Matt Garstka
Dwa pokazy perkusyjne bębniarza, którego potocznie nazywa się perkusistą nowoczesnym. Czy tak jest naprawdę? Co to w ogóle znaczy? Mieliśmy okazję przekonać się o tym podczas występów w Krakowie oraz w Bydgoszczy, wszystko to za sprawą firmy Meinl Distribution oraz sklepów Pro Drum i DrumCenter.

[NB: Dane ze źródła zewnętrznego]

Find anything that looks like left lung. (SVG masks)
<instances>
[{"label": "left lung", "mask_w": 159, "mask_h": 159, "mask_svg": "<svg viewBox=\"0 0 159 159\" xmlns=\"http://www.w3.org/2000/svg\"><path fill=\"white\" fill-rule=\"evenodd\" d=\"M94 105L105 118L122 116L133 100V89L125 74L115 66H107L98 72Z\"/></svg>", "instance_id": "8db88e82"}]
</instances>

Matt znany jest naszej publiczności nie tylko z występów z zespołem Animals As Leaders, ale także z indywidualnych pokazów, jakie miał chociażby podczas Warsaw Drum Festival kilka lat temu. Trzydziestoletni muzyk dał się mocno we znaki perkusyjnej społeczności dzięki swoim zakręconym, ale bardzo melodyjnym partiom bębnów. Jego występ podczas 50-lecia firmy Tama pięć lat temu na targach NAMM został uznany za jeden z najlepszych tego wieczoru, a przypomnijmy, że wystąpili tam tacy mistrzowie, jak Mike Portnoy, Simon Phillips, Lenny White, Billy Cobham czy Charlie Benante. Nic dziwnego, że firma Meinl, która zaopatruje muzyka w blachy, dmucha i chucha na artystę. Dodatkowo Matt korzysta z perkusji wspomnianej Tamy, których dystrybutorem na terenie Polski jest Meinl, w związku z czym wszystko pięknie się zazębia.
Kraków i Bydgoszcz
Pokazy były przewidziane na dwa miejsca: Kraków i Bydgoszcz. Za ten pierwszy odpowiada sklep Pro Drum, dla którego była to w sumie pierwsza wielka impreza perkusyjna, zorganizowana w mieście „zapiekanek na Kazimierzu”. Pro Drum często partycypuje w imprezach warszawskich i jakoś do tej pory nie było po drodze z organizacją wydarzenia w Krakowie. Miejmy nadzieję, że wizyta Matta Garstki będzie początkiem pięknej serii, ponieważ całość zorganizowana w Fortach Kleparz wypadła bardzo przyjemnie i klimatycznie, do tego wygodnie i z wielkim luzem, a publiczność wyraźnie dała do zrozumienia, że stolica Małopolski potrzebuje kontaktu ze światowymi bębnami. Szkoda tylko, że tak wielu miejscowych zawodowych perkusistów nie zaszczyciło swoja obecnością tej imprezy. Jaka jest tego przyczyna? Ciężko rzec. Może potrzebują specjalnych zaproszeń na poduszkach? Niemniej jednak sala była wypełniona i ludzie z wielką ciekawością przyglądali się temu, co robi Matt za bębnami.